The application covers two regulatory approvals: an international gateway licence, which would let Kuiper connect its satellite network to Kenya’s terrestrial fibre routes, and a Network Facilities Provider licence to deploy ground hardware locally. The CA is reviewing both requests. Amazon plans to operate more than 3,200 Kuiper satellites by 2028, with Kenya among the initial African markets it has identified for the service. High-capacity satellite gateway facilities cost up to $15 million to construct, according to industry estimates, and they are what turn satellites in orbit into usable internet service on the ground — handling the transfer of data between the constellation and the fibre networks that carry traffic across countries.
Kenya already serves as East Africa’s primary internet traffic hub through submarine cable landings and cross-border terrestrial networks. Adding a Kuiper gateway deepens that role and adds LEO satellite as a third connectivity layer alongside fibre and mobile. Amazon also has a partnership with Vodafone to trial connecting Kuiper capacity to existing 4G and 5G networks, targeting areas where deploying conventional tower infrastructure is too expensive — a model several satellite operators are now pursuing with telcos as an alternative to tower-by-tower rural rollouts. Similar Kuiper-telco arrangements are taking shape in other markets.

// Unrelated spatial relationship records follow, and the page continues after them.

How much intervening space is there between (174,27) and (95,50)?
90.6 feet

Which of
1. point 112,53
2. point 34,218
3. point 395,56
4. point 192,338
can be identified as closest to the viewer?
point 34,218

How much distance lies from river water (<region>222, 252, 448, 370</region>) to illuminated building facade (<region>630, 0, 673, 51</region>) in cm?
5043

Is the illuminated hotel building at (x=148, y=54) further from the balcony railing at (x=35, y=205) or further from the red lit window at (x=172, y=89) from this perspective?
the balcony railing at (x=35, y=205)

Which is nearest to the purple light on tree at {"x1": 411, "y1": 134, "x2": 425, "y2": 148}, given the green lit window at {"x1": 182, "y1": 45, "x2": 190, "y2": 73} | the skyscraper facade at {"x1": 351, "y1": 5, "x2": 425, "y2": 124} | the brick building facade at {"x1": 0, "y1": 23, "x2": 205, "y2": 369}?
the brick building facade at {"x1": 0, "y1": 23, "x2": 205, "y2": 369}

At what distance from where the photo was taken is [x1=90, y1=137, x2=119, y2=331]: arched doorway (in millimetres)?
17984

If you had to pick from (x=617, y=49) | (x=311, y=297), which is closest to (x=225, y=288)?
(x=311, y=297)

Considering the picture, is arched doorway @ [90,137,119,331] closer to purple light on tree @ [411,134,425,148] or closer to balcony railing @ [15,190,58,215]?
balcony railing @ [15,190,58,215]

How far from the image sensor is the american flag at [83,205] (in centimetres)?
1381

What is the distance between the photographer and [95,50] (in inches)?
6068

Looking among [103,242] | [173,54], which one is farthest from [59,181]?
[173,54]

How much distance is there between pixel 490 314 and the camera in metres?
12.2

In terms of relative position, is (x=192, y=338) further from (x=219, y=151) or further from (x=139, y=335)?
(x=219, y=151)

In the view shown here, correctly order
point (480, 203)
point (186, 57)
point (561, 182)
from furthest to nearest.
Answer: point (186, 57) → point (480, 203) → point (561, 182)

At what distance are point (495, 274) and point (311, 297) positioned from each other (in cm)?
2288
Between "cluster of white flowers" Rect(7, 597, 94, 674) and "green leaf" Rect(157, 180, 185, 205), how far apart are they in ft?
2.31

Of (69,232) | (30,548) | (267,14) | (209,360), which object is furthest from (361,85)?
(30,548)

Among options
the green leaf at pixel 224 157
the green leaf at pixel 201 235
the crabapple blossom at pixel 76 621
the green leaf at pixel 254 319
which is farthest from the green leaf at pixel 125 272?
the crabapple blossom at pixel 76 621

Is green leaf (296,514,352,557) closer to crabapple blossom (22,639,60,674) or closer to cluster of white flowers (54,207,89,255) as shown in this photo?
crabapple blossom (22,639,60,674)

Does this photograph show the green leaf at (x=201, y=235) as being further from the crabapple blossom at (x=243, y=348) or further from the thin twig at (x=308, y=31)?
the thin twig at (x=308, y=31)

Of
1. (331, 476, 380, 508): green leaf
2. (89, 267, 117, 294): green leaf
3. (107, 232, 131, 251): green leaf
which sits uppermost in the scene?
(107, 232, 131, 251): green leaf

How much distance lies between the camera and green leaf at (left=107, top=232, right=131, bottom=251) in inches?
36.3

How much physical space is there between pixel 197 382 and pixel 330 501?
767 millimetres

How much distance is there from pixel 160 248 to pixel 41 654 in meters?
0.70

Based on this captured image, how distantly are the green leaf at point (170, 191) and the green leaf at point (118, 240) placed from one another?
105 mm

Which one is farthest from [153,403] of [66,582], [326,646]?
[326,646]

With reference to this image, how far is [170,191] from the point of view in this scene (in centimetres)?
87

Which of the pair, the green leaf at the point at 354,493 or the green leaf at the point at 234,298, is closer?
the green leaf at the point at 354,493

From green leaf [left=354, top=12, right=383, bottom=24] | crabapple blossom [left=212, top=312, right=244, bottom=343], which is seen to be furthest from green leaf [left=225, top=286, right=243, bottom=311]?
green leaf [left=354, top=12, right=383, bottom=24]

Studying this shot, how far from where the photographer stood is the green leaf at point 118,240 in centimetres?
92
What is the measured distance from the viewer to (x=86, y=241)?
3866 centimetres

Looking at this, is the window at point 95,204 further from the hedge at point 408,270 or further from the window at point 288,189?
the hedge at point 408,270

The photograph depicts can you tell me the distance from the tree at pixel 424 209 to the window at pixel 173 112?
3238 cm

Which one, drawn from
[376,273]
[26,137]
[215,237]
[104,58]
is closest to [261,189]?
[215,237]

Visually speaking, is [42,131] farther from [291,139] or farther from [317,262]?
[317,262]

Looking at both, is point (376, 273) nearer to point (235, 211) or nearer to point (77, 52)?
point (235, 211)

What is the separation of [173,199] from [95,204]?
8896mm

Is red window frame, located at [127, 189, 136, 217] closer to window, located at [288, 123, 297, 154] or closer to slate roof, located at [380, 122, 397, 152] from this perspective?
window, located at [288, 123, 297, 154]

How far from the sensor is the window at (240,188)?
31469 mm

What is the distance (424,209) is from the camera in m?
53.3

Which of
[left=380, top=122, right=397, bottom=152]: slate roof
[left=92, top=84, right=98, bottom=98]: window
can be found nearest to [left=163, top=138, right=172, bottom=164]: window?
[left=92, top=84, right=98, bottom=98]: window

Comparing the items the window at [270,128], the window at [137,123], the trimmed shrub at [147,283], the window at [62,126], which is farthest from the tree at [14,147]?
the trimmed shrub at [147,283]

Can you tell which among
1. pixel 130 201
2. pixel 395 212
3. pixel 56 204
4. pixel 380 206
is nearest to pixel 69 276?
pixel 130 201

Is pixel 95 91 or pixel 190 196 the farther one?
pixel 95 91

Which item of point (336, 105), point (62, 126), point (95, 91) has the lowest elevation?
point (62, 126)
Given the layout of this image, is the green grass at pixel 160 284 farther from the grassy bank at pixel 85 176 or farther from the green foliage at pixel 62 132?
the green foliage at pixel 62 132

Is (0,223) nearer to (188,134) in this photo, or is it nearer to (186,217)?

The application puts Amazon in direct competition with Starlink, SpaceX’s satellite internet service, which has been operating in Kenya since 2022 and has since expanded into several other African markets. At roughly 100 dedicated LEO gateway stations operational worldwide at the end of 2025, Africa’s share of that infrastructure is still small. Investments in earlier LEO satellite infrastructure in Kenya have already cut network latency — particularly for video, voice calls, and cloud applications — which is the performance argument both Amazon and Vodafone will use to sign up enterprise customers ahead of consumer rollout.
Spectrum management and coexistence with terrestrial mobile networks remain open questions, and the CA has not indicated a timeline for its decision. But Kenya’s track record of approving infrastructure licences for large technology investors, combined with its position as East Africa’s main data interchange point, makes it the logical landing market for a programme that needs African ground infrastructure before it can serve African users.
If the CA approves, Kenya becomes Amazon’s continental anchor for Kuiper ground infrastructure, and East African enterprise and business customers gain a second major LEO provider competing against Starlink. The Kuiper-Vodafone partnership adds a different angle: instead of competing only for direct-to-home subscribers, Amazon is positioning Kuiper as a backhaul and coverage-extension tool for mobile operators, which could push rural connectivity forward across East Africa regardless of which LEO service consumers eventually choose.